Writing School has wrapped up its second full week and what a week it was, with much learning, a few assignments, a quiz, critique groups, guest speakers, work duties, and most importantly, my one on one. These are where each student gets matched up with a writing school staff member to talk about what God is doing in our lives.
My staff member, as I soon discovered, was a smiling assassin. Happy, carefree, and a great listener, but he knew all too well how to pinpoint that soft underbelly, that slight chink in my armour that God wanted to cleave open.
I know without a doubt that God cannot love me any more, no matter how much or little I do for him, and yet, for years I’ve been living with a strong undercurrent of impatience masked as urgency. Urgency for what you ask?
That’s a great question, and the honest answer is I don’t know. I was never living in the moment, but always acutely believing that I wasn’t doing enough. That there was something God had put me on earth to do and I wasn’t doing it. And time was running out.
The gaping hole in my plan, was this : Historically, every time God has wanted me to do something specific, he would just tell me. I’m not talking about the general call of the Christian walk to treat your neighbour as yourself and to love God, but those times he had specific direction for me or my family.
What’s the current specific call and direction of God on my life? To be here in YWAM Kona and take this writing school. That’s it. That’s all the information he’s given me. So what happens when I try to add onto that? What happens when I’m sitting impatiently in class wanting things to move faster, or when I’m chaffing at the bit to dive into writing a novel, or essay or some other thing?

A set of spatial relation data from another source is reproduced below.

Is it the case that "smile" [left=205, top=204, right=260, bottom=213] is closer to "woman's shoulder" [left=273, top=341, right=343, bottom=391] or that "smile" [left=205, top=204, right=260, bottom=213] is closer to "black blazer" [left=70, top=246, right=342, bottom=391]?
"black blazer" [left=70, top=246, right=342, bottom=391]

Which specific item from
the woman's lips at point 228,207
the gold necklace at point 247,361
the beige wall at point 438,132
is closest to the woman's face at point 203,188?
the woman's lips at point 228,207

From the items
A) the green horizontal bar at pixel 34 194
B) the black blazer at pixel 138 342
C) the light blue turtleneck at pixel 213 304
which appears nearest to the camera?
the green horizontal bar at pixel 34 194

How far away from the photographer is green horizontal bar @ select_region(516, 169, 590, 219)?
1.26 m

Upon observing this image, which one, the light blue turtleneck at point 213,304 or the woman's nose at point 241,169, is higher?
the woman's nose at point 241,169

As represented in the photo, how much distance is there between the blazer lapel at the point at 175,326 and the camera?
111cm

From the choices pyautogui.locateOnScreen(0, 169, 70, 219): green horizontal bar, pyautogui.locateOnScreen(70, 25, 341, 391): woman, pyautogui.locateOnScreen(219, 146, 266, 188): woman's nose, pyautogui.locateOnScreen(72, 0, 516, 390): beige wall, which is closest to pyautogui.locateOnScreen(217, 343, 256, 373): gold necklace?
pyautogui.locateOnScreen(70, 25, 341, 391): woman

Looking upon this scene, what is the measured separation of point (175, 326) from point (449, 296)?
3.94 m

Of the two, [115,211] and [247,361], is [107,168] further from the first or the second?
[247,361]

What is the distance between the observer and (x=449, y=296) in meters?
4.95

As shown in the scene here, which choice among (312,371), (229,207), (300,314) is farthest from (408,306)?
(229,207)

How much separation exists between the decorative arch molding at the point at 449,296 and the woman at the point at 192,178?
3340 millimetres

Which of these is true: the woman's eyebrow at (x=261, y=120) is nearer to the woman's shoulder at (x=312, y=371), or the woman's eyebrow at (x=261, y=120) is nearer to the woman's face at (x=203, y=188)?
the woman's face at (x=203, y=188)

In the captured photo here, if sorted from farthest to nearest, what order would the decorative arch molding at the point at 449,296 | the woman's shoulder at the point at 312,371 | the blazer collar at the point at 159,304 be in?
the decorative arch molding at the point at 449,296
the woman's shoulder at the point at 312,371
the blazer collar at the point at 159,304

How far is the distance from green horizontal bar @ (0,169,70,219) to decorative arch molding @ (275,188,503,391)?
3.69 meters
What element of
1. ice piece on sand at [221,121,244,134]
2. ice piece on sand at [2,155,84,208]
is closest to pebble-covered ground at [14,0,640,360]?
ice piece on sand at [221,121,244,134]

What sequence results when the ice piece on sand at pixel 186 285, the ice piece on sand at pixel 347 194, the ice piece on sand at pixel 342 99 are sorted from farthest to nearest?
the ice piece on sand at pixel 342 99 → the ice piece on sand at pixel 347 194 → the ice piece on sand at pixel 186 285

Well, I’m adding onto God’s word for my life because I don’t believe it’s enough. I don’t believe his timing is correct. I think he’s forgotten to communicate to me that world-changing assignment and I need to take matters into my own hands.
The Lazarus from John 11:1-44 is primarily known for doing two things. Being a friend of Jesus and dying. Sure his life consisted of many more aspects but millions of sermons have not been written about those things. Lazarus was never tasked with resurrection. Jesus and the Father managed to do that without his input. No, Lazarus had only been tasked with dying.
Can you imagine if Lazarus believed so strongly that he was destined for great things, and that he must not die, and that by shear force of will he held on for dear life another four days until Jesus arrived?
What a missed opportunity that would have been for Lazarus, who today is the poster child for God’s perfect timing and immense power over death.
Suffice to say I had some repenting to do … for not putting my full hope and trust in Jesus, for running ahead of him in impatience, and because I “knew better”.
Sometimes, our task is not to hang onto our life, waiting impatiently for Jesus to finally arrive and do his thing. No. Sometimes our task is to simply die, and through that, Jesus will ultimately get all the glory … and when the story of our life is written, that singular act will be more impactful than the million other ‘important tasks’ we thought we had to complete.
Thanks for your transparency, brother - an important reminder that like Paul, we need to die daily (or even moment by moment as we keep in step with the Spirit).
Keep fighting the good fight and can't wait to read what God births in you!